La FIFA ha dispuesto la solución a implementar en tres puntos:

  1. creación de un comité de normalización de la IRIFF, nombrado por la FIFA y la Confederación Asiática de Fútbol (AFC), cuya composición refleje los intereses del fútbol
  2. elaboración de nuevos estatutos sobre la base de los Estatutos Modelo de la FIFA
  3. organización de nuevas elecciones bajo la supervisión de la FIFA y la AFC, tras la aprobación de los nuevos estatutos de la IRIFF

Los despropósitos van in crescendo con estas tres propuestas. A la primera de ellas no le encuentro ninguna objeción, si es que la falta la hubieran cometido los propios miembros de la federación iraní, que ya nos han explicado que no.

La segunda es un poco más comprometida. O sea, que los americanos no acaban de imponer una democracia a golpe de fusil en los países de la vecindad de Irán, y la FIFA aspira a imponer unos estatutos democráticos a golpe de balón.

¡Hombre!, si ésta es la solución yo seré el primero en aplaudirla.

La tercera es ya el acabose. Tengo la sensación de que estos señoritos de la FIFA han visto una de esas series televisivas americanas de invasión de territorios tercermundistas para garantizar los derechos y libertades de los ciudadanos.

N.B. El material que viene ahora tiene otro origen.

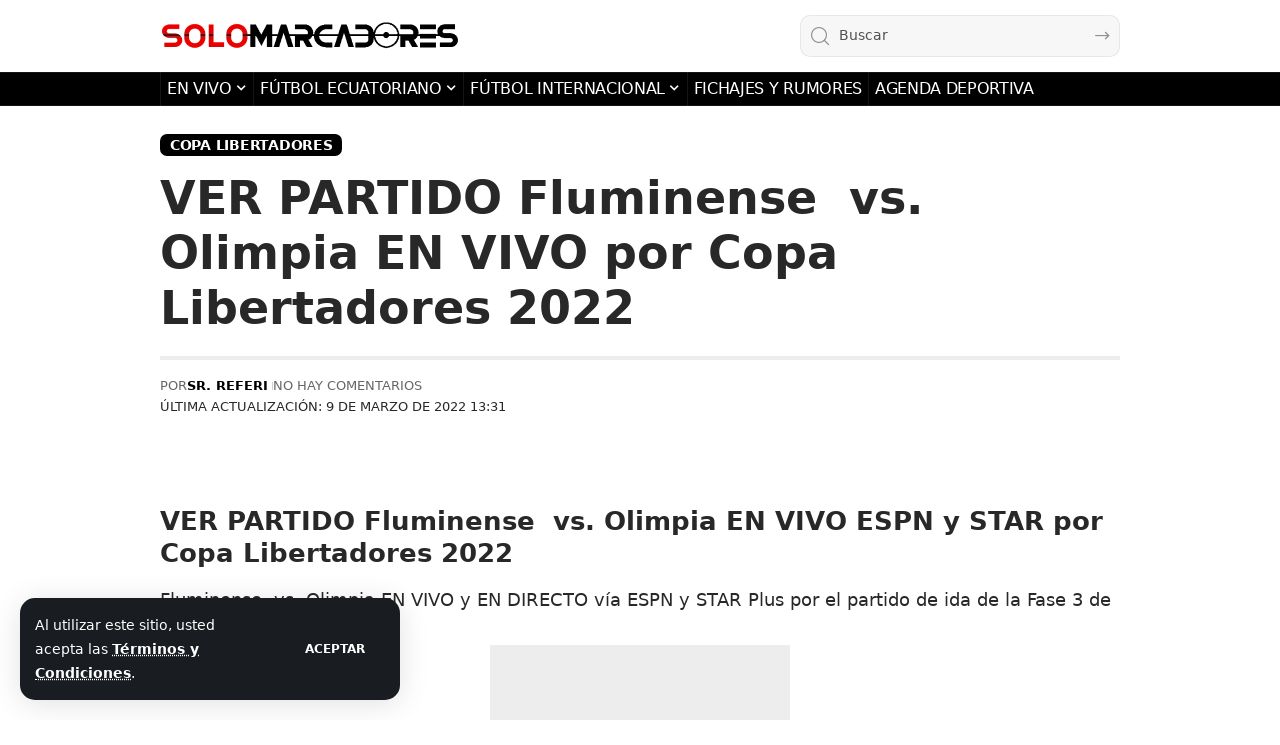

--- FILE ---
content_type: text/html; charset=UTF-8
request_url: https://solomarcadores.com/wp-admin/admin-ajax.php
body_size: -447
content:
{"post_id":72727,"counted":true,"storage":{"name":["pvc_visits[0]"],"value":["1769142508b72727"],"expiry":[1769142508]},"type":"post"}

--- FILE ---
content_type: text/html; charset=utf-8
request_url: https://www.google.com/recaptcha/api2/aframe
body_size: 267
content:
<!DOCTYPE HTML><html><head><meta http-equiv="content-type" content="text/html; charset=UTF-8"></head><body><script nonce="YyH07b24_PP-rMIY0rfX2A">/** Anti-fraud and anti-abuse applications only. See google.com/recaptcha */ try{var clients={'sodar':'https://pagead2.googlesyndication.com/pagead/sodar?'};window.addEventListener("message",function(a){try{if(a.source===window.parent){var b=JSON.parse(a.data);var c=clients[b['id']];if(c){var d=document.createElement('img');d.src=c+b['params']+'&rc='+(localStorage.getItem("rc::a")?sessionStorage.getItem("rc::b"):"");window.document.body.appendChild(d);sessionStorage.setItem("rc::e",parseInt(sessionStorage.getItem("rc::e")||0)+1);localStorage.setItem("rc::h",'1769056109216');}}}catch(b){}});window.parent.postMessage("_grecaptcha_ready", "*");}catch(b){}</script></body></html>

--- FILE ---
content_type: text/css
request_url: https://solomarcadores.com/wp-content/uploads/elementor/css/post-1877.css?ver=1769036145
body_size: 171
content:
.elementor-1877 .elementor-element.elementor-element-b4dae32 > .elementor-container{max-width:900px;}.elementor-1877 .elementor-element.elementor-element-b4dae32 .elementor-column-gap-custom .elementor-column > .elementor-element-populated{padding:10px;}.elementor-1877 .elementor-element.elementor-element-74ce873 > .elementor-element-populated{margin:0% 10% 0% 0%;--e-column-margin-right:10%;--e-column-margin-left:0%;}.elementor-1877 .elementor-element.elementor-element-06dbd43 .the-logo img{max-width:230px;width:230px;}.elementor-1877 .elementor-element.elementor-element-06dbd43 .the-logo{text-align:left;}.elementor-1877 .elementor-element.elementor-element-2d9d680{font-size:13px;}[data-theme="dark"] .elementor-1877 .elementor-element.elementor-element-2d9d680{color:#ffffff;}.elementor-1877 .elementor-element.elementor-element-0b3172d .heading-tagline > *{line-height:1.7em;}.elementor-1877 .elementor-element.elementor-element-6c493e8 .elementor-icon-list-icon i{transition:color 0.3s;}.elementor-1877 .elementor-element.elementor-element-6c493e8 .elementor-icon-list-icon svg{transition:fill 0.3s;}.elementor-1877 .elementor-element.elementor-element-6c493e8{--e-icon-list-icon-size:24px;}.elementor-1877 .elementor-element.elementor-element-6c493e8 .elementor-icon-list-item > .elementor-icon-list-text, .elementor-1877 .elementor-element.elementor-element-6c493e8 .elementor-icon-list-item > a{font-size:22px;line-height:38px;}.elementor-1877 .elementor-element.elementor-element-6c493e8 .elementor-icon-list-text{transition:color 0.3s;}[data-theme="dark"] .elementor-1877 .elementor-element.elementor-element-6c493e8 .elementor-icon-list-icon i{color:#ffffff;}[data-theme="dark"] .elementor-1877 .elementor-element.elementor-element-6c493e8 .elementor-icon-list-icon svg{fill:#ffffff;}[data-theme="dark"] .elementor-1877 .elementor-element.elementor-element-6c493e8 .elementor-icon-list-text{color:#ffffff;}.elementor-1877 .elementor-element.elementor-element-06ae006.elementor-column > .elementor-widget-wrap{justify-content:flex-end;}.elementor-1877 .elementor-element.elementor-element-06ae006 > .elementor-widget-wrap > .elementor-widget:not(.elementor-widget__width-auto):not(.elementor-widget__width-initial):not(:last-child):not(.elementor-absolute){--kit-widget-spacing:15px;}.elementor-1877 .elementor-element.elementor-element-f942f1a.elementor-element{--order:-99999 /* order start hack */;}.elementor-1877 .elementor-element.elementor-element-f942f1a .heading-tagline > *{line-height:1.7em;}.elementor-1877 .elementor-element.elementor-element-1314585 .header-social-list i{font-size:24px;}.elementor-1877 .elementor-element.elementor-element-1314585{--icon-spacing:8px;}.elementor-1877 .elementor-element.elementor-element-1314585 .header-social-list{text-align:left;}.elementor-1877 .elementor-element.elementor-element-a0d717d .heading-tagline > *{line-height:1.7em;}.elementor-1877 .elementor-element.elementor-element-1996ad2 > .elementor-container{max-width:1280px;}.elementor-1877 .elementor-element.elementor-element-1996ad2 .elementor-column-gap-custom .elementor-column > .elementor-element-populated{padding:20px;}.elementor-1877 .elementor-element.elementor-element-5155754{--divider-border-style:solid;--divider-color:#88888888;--divider-border-width:1px;}.elementor-1877 .elementor-element.elementor-element-5155754 .elementor-divider-separator{width:100%;}.elementor-1877 .elementor-element.elementor-element-5155754 .elementor-divider{padding-block-start:0px;padding-block-end:0px;}.elementor-1877 .elementor-element.elementor-element-f4fb349{text-align:center;font-size:13px;}[data-theme="dark"] .elementor-1877 .elementor-element.elementor-element-f4fb349{color:#ffffff;}@media(max-width:1024px) and (min-width:768px){.elementor-1877 .elementor-element.elementor-element-74ce873{width:100%;}}@media(max-width:1024px){.elementor-1877 .elementor-element.elementor-element-74ce873 > .elementor-element-populated{margin:0% 0% 0% 0%;--e-column-margin-right:0%;--e-column-margin-left:0%;}}@media(max-width:767px){.elementor-1877 .elementor-element.elementor-element-74ce873 > .elementor-element-populated{margin:0% 0% 0% 0%;--e-column-margin-right:0%;--e-column-margin-left:0%;}.elementor-1877 .elementor-element.elementor-element-2d9d680{text-align:center;}.elementor-1877 .elementor-element.elementor-element-6c493e8 .elementor-icon-list-items:not(.elementor-inline-items) .elementor-icon-list-item:not(:last-child){padding-block-end:calc(30px/2);}.elementor-1877 .elementor-element.elementor-element-6c493e8 .elementor-icon-list-items:not(.elementor-inline-items) .elementor-icon-list-item:not(:first-child){margin-block-start:calc(30px/2);}.elementor-1877 .elementor-element.elementor-element-6c493e8 .elementor-icon-list-items.elementor-inline-items .elementor-icon-list-item{margin-inline:calc(30px/2);}.elementor-1877 .elementor-element.elementor-element-6c493e8 .elementor-icon-list-items.elementor-inline-items{margin-inline:calc(-30px/2);}.elementor-1877 .elementor-element.elementor-element-6c493e8 .elementor-icon-list-items.elementor-inline-items .elementor-icon-list-item:after{inset-inline-end:calc(-30px/2);}.elementor-1877 .elementor-element.elementor-element-06ae006{width:100%;}.elementor-1877 .elementor-element.elementor-element-1314585 .header-social-list{text-align:center;}}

¿Quienes son los jerifaltes de la FIFA para decirle a las autoridades de un país lo que tienen que hacer con sus infraestructuras deportivas?

O yo estoy mareado de dispensar tanta crítica cáustica —lo cual no descarto— o a los mandamases de la FIFA se les ha subido el rollo gringo-paternalista a la cabeza.

Lo más que puede hacer una federación internacional es decidir si aceptan o recusan a una federación nacional. Motivar adecuadamente la recusación, caso de producirse. Y aguardar a que se subsanen las deficiencias observadas para proceder a su reintegración.

Todo lo demás es meterse en camisa de once varas, o meterse en casa ajena, que ésta no es precisamente de las que más garantías pueda ofrecer a los supervisores comiciales de la FIFA.

¿No será que la FIFA aspira a tener un pequeño Estado propio a imagen y semejanza del Estado de la Ciudad del Vaticano?